A história dos últimos cinqüenta anos ganhou velocidade, deu
guinadas mirabolantes, e, muitas vezes, homens e mulheres
agiram como se estivessem num estouro de boiada: todo mundo
se atropelando numa correria sem rumo.

A revolução sexual mudou conceitos de família. Os pais
ganharam novos papéis, os adolescentes passaram a procriar
prematuramente e os idosos perderam relevância com o fortalecimento
da indústria da beleza. As relações com parentes imediatos
tornaram-se distantes.
A popularização do Estatuto dos Direitos Universais do
Homem resgatou a luta pela dignidade dos deficientes físicos,
gerou maior resistência ao racismo e alargou o espaço das mulheres
para reivindicarem igualdade.
Em meus verdes anos como cristão, quando divagava sobre o
futuro, não considerava as mudanças que viriam sobre minha igreja.
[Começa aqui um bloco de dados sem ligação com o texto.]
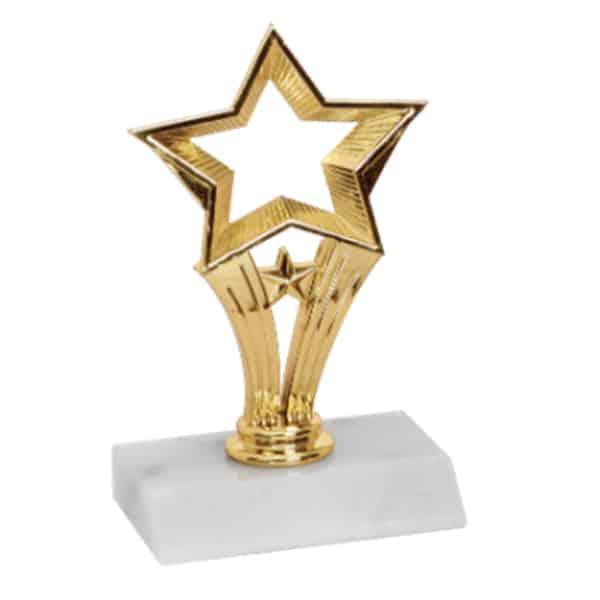 Open Star Trophy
Dei meus primeiros passos na fé na Igreja Presbiteriana Central
de Fortaleza. Cumpri ritos de iniciação, no batismo, para me
integrar completamente em minha nova comunidade. Fiz de tudo
para enriquecê-la. Evangelizei, organizei congressos de jovens, dei
aulas na escola dominical. Ali, fiz bons amigos que ainda hoje
permanecem como referenciais para mim.
Nossos cultos seguiam rigorosamente a mesma liturgia, sempre
com reverência. A música vinha de um órgão. Cantávamos com
um hinário e depois ouvíamos o coral. As ofertas, trazidas ao
gazofilácio, precediam o sermão de vinte minutos. Ocasionalmente,
fazia-se um apelo de conversão — com poucos decididos.
O culto terminava com um tríplice amém. Como nossa igreja
não era muito grande, nos conhecíamos intimamente. Gastávamos
horas conversando no terraço. Respirávamos um ambiente
comunitário. Muitas vezes, havia fofocas, mas chorávamos
quando alguém sofria; nos amávamos como uma família.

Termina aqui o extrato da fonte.